Parapat | galasibot co id
Pendekatan hukum yang mengakomodir kearifan lokal dinilai semakin penting dalam menangani perkara pidana yang terjadi di wilayah masyarakat adat. Hal ini disampaikan langsung oleh Kapolsek Parapat, AKP Manguni W. Darma Sinulingga, SH., MH, saat ditemui wartawan galasibot.co.id di ruang kerjanya pada Kamis (23/7/2025).
Menurut AKP Manguni, hukum pidana nasional seharusnya tidak menjadi satu-satunya jalan dalam menyelesaikan konflik. Sebaliknya, pendekatan restoratif dan musyawarah perlu dikedepankan terlebih dahulu, terutama ketika peristiwa hukum terjadi di tengah masyarakat adat yang memiliki sistem nilai dan norma tersendiri.

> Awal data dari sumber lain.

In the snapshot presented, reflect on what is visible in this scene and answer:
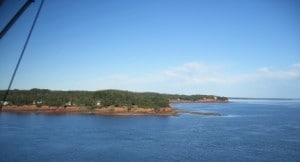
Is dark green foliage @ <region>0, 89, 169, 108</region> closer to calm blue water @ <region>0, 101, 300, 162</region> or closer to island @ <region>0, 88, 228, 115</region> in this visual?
island @ <region>0, 88, 228, 115</region>

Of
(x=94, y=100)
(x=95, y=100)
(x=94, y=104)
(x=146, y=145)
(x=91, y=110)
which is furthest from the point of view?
(x=95, y=100)

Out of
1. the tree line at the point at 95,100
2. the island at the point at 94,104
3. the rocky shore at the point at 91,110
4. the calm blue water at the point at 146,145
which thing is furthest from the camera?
the tree line at the point at 95,100

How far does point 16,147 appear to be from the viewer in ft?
96.5

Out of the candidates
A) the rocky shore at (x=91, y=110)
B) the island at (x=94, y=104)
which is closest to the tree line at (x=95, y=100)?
the island at (x=94, y=104)

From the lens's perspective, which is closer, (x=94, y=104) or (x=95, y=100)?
(x=94, y=104)

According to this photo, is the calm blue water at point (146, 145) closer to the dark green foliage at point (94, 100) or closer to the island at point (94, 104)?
the island at point (94, 104)

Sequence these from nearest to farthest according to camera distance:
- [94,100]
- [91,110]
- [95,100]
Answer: [91,110], [94,100], [95,100]

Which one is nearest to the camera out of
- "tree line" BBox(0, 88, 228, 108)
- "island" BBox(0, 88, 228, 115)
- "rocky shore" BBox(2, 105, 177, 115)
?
"rocky shore" BBox(2, 105, 177, 115)

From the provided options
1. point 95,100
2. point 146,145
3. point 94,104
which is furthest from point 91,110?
point 146,145

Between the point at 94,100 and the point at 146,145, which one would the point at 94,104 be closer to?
the point at 94,100

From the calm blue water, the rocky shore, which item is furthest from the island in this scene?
the calm blue water

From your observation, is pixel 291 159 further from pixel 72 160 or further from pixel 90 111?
pixel 90 111

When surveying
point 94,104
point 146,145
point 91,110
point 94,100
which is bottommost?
point 146,145

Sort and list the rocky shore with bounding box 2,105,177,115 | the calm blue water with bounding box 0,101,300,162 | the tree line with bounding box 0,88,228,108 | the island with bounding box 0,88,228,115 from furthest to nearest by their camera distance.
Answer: the tree line with bounding box 0,88,228,108 < the island with bounding box 0,88,228,115 < the rocky shore with bounding box 2,105,177,115 < the calm blue water with bounding box 0,101,300,162
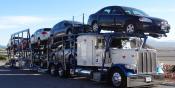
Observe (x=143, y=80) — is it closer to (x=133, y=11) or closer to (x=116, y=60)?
(x=116, y=60)

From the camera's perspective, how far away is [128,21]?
673 inches

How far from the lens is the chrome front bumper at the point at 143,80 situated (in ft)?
51.0

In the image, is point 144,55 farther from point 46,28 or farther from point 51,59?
point 46,28

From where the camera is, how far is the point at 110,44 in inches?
671

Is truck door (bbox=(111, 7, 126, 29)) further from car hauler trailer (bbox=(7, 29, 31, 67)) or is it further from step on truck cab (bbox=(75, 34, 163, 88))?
car hauler trailer (bbox=(7, 29, 31, 67))

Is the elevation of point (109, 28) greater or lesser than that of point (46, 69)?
greater

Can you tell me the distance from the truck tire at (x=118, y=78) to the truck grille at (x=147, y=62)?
75 cm

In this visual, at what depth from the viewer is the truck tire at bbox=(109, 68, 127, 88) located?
51.3 ft

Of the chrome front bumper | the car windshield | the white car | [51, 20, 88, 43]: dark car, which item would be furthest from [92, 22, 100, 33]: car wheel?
the white car

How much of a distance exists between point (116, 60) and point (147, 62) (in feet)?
4.22

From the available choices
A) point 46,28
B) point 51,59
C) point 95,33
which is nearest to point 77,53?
point 95,33

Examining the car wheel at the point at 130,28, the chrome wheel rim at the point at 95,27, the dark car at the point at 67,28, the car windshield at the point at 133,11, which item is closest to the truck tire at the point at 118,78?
the car wheel at the point at 130,28

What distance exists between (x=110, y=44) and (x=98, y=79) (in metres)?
1.57

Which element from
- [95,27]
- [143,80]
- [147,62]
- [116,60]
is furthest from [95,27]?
[143,80]
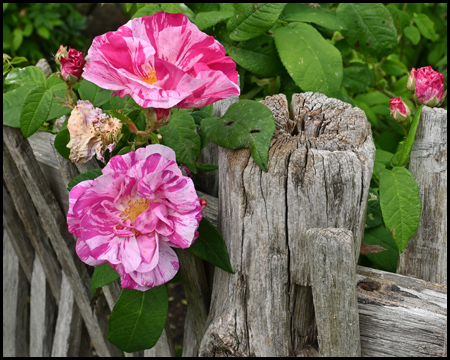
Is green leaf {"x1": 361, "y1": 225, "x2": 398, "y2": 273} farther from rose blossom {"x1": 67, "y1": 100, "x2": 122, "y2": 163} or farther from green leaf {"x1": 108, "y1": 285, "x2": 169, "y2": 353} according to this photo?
rose blossom {"x1": 67, "y1": 100, "x2": 122, "y2": 163}

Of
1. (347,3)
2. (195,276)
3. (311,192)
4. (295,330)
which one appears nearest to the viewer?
(311,192)

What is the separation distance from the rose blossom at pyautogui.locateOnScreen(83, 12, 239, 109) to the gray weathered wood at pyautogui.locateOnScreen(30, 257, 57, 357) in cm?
129

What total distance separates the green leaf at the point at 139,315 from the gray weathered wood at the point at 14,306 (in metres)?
1.16

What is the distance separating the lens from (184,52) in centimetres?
89

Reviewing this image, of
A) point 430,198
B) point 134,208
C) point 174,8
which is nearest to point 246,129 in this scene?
point 134,208

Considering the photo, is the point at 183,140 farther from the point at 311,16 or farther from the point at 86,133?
the point at 311,16

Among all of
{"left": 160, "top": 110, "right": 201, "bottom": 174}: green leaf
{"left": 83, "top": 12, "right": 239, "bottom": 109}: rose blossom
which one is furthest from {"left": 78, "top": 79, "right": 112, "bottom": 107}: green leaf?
{"left": 83, "top": 12, "right": 239, "bottom": 109}: rose blossom

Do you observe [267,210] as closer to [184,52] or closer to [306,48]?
[184,52]

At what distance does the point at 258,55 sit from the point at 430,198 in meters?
0.64

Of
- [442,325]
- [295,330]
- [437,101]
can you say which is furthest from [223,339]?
[437,101]

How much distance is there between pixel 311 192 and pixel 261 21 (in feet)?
1.89

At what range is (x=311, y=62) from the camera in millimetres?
1323

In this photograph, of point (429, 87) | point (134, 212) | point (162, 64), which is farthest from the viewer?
point (429, 87)

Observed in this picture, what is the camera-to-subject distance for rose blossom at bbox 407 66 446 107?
1.15 meters
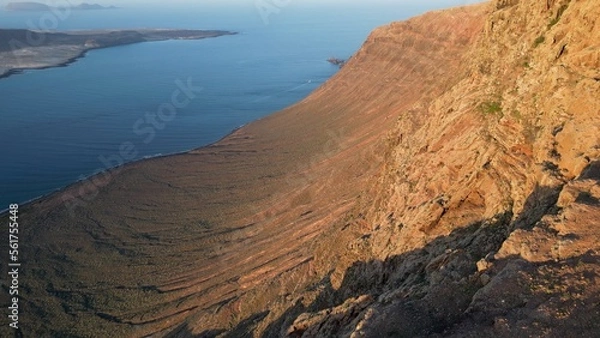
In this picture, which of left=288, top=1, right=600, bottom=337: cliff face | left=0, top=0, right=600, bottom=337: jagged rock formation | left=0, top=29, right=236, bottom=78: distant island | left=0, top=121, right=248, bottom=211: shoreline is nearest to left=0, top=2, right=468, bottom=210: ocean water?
left=0, top=121, right=248, bottom=211: shoreline

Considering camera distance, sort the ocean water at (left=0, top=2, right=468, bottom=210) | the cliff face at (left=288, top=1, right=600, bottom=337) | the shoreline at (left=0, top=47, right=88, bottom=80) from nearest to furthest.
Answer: the cliff face at (left=288, top=1, right=600, bottom=337) < the ocean water at (left=0, top=2, right=468, bottom=210) < the shoreline at (left=0, top=47, right=88, bottom=80)

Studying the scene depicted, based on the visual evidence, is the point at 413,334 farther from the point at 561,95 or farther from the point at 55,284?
the point at 55,284

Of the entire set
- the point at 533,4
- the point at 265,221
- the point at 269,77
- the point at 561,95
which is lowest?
the point at 265,221

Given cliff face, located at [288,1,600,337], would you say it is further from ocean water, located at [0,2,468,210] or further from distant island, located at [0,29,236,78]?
distant island, located at [0,29,236,78]

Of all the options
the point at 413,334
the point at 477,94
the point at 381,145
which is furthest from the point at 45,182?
the point at 413,334

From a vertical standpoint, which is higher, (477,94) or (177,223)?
(477,94)

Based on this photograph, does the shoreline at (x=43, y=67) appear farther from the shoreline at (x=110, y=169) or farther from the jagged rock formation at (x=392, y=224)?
the jagged rock formation at (x=392, y=224)

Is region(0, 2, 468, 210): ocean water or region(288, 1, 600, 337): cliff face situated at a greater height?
region(0, 2, 468, 210): ocean water

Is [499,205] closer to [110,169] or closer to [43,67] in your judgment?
[110,169]
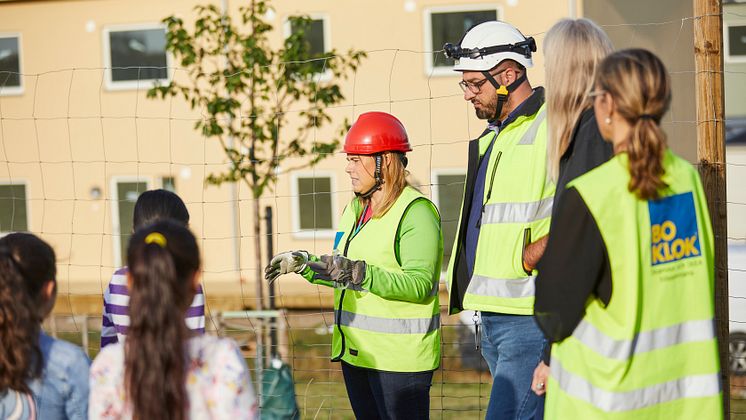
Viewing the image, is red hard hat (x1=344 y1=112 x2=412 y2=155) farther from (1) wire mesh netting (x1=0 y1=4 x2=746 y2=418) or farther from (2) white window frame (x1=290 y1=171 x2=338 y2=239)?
(2) white window frame (x1=290 y1=171 x2=338 y2=239)

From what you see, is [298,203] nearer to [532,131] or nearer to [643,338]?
[532,131]

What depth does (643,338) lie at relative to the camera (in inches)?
97.5

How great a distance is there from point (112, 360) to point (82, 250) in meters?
12.6

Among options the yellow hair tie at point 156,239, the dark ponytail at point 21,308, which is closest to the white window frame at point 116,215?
the dark ponytail at point 21,308

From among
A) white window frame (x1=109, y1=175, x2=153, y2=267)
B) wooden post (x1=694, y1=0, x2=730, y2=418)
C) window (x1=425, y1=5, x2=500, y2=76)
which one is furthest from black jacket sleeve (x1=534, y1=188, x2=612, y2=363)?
white window frame (x1=109, y1=175, x2=153, y2=267)

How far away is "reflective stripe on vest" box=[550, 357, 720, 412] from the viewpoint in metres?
2.48

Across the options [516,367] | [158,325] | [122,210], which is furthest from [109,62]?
[158,325]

“Kita harus mampu menemukan titik harmonisasi antara hukum nasional dan hukum adat. Jangan sampai penegakan hukum justru mencederai rasa keadilan yang hidup dalam masyarakat,” ujarnya.
Kapolsek menekankan bahwa keadilan substantif bisa tercapai jika aparat penegak hukum memahami konteks budaya lokal. Ia juga mengapresiasi keberadaan lembaga adat seperti Dalihan Natolu dalam masyarakat Batak yang selama ini berperan penting menyelesaikan sengketa sosial secara damai.
“Negara harus hadir melalui pendekatan yang memulihkan dan merestorasi hubungan sosial, bukan sekadar menghukum. Tujuan utama penegakan hukum adalah keadilan, bukan ketakutan,” tegasnya.
Pernyataan ini muncul sebagai bentuk tanggapan atas beberapa kasus pidana yang terjadi di wilayah Parapat belakangan ini, yang banyak melibatkan unsur adat. Sejak menjabat, AKP Manguni mengaku bahwa mayoritas kasus yang ditangani pihaknya berkaitan dengan persoalan tanah, kekerasan dalam rumah tangga, kenakalan remaja, serta meningkatnya kasus narkoba.
Ia menjelaskan bahwa setiap penanganan kasus selalu dimulai dengan pendekatan observatif dan komunikatif. Tujuannya adalah agar penerapan hukum tetap mengedepankan nilai keadilan dan tidak menimbulkan gesekan sosial baru.
“Penegakan hukum yang baik adalah yang mampu meredam konflik, bukan memperuncingnya,” tutup AKP Manguni.(*)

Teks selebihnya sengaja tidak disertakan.